『邂逅』
「――これが、今の西部を取り巻く環境よ。大変な時期だけど改めて……ディエナへようこそ、スレイ=リアフィード。あなたの噂はこの西部にも届いているわ。いずれ、帝国を支える支柱になるだろう傑物だと……」
「はっ、恐縮でございます」
目の前で質素な玉座に腰をかける女性。珍しい青みがかった銀髪――どこか姉のソレに似ている髪に目を奪われながら、スレイはその奇妙な圧迫感に圧倒されていた。
(これが……ハウゼン家の才女。母様が言っていた、敵に回すのは得策ではない相手……)
かつて母に、尊敬できる貴族は誰かと姉と共に尋ねた事があった。いくつか上げられた名前の中で、姉よりほんの3つ年上とはいえ、当時まだ少女といってよかったリディア=ハウゼンの名が挙げられていたのは今でも覚えている。
「それほど畏まらなくてもいいわ。この会談は非公式なものだし、なによりよくこのタイミングで来てくれたわ。貴方はもちろん、貴方の母君にも直接お礼を述べたいくらいよ」
ニッコリとほほ笑むハウゼン卿の言葉にスレイは感心し、誇らしさと共に改めて頭を下げる――などという事はない。
返答しつつも頭は下げ、同時にスレイは言葉の裏の意味を取ろうとしていた。
(直接お礼……会いたいと言う訳か? 今回の派遣のタイミングの良さを問いたいのか……)

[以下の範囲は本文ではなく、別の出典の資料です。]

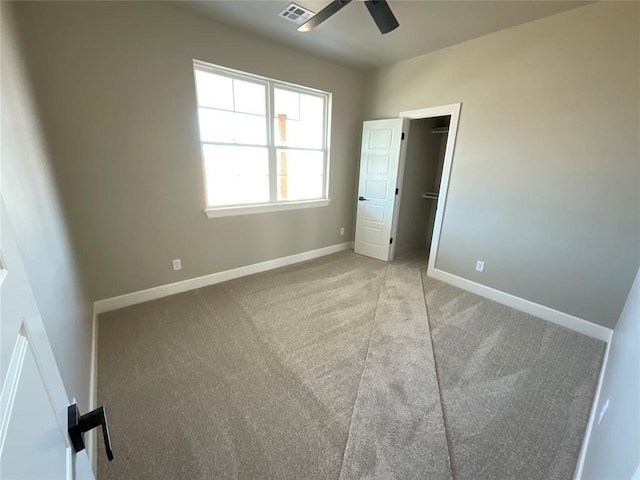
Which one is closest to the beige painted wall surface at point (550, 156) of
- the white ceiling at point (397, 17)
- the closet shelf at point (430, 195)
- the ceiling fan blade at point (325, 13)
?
the white ceiling at point (397, 17)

確かに、母からの命とはいえ今回の派遣は自分も疑問に思っていた。
少しは名が知れてきているとはいえ、所詮は士官学校を卒業したばかりで実戦経験のない――おまけに士官実習すら始めたばかりの小娘を、突然西部に向かわせるなど……。
(母様が、西部の詳しい情報を裏の裏まで知っていたと言う事か)
それもまた不思議ではない。もはや公然の秘密となっているが、リアフィード家には情報収集を生業とし、腕の立つ者を囲い入れている。実際に自分は目にした事はないが、彼女達ならば西部の詳しい事情や裏の動きを調べる事も出来なくはないだろう。

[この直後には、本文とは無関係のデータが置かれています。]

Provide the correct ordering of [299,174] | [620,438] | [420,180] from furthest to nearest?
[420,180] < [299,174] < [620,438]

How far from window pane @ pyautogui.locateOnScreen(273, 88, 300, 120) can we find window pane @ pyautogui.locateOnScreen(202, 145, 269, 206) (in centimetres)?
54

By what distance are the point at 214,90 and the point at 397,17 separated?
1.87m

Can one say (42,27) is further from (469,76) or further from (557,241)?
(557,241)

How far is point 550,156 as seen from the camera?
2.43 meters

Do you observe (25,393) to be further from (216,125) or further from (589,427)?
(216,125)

だが、仮に調べ上げて知っていたとしても、それならばなぜ自分を西部に送り込んだのかという疑問が出てくる。
手柄を立てさせるためなのか、実戦を経験させるためなのか、それとも違う思惑があるのか。
そしてそのことについて、目の前の美女が自分になに一つとして聞く事をしないのは、自分が母から何も知らされずにここに送られてきた事を察しているからなのだろう。
母から、そして『才女』からも、ゲームの指し手ではなく精々が少し使える駒程度にしか見られていない。そう感じた。
(シノブなら……。あの女が同じ立場なら一体どのように立ち廻るのだろうか?)
気が付けば、妙に彼女にこだわる自分がいる。それこそこの一週間ほどの旅で、シノブという存在が多彩な技術を持った旅人だという事が良く分かった。
狩猟はおろか、戦闘に使える程高い精度の投擲術、調理技術、生存技術、野草や毒物に対する知識の蓄積、剣の腕。様々な視点から見ていると思われる考察。時折見せる機転と決断力。
(あぁ、そうか)
本当ならば、剣だけ預かってさっさとこの町に来ればよかったのだ。馬を走らせればとっくにこの町に着いていたはず。それでも――貴重な時間を割いてでもシノブとの旅を望んだのは……
あの不審な女が、自分に足りない物を持っている事をどこかで分かっていたからなのだろう。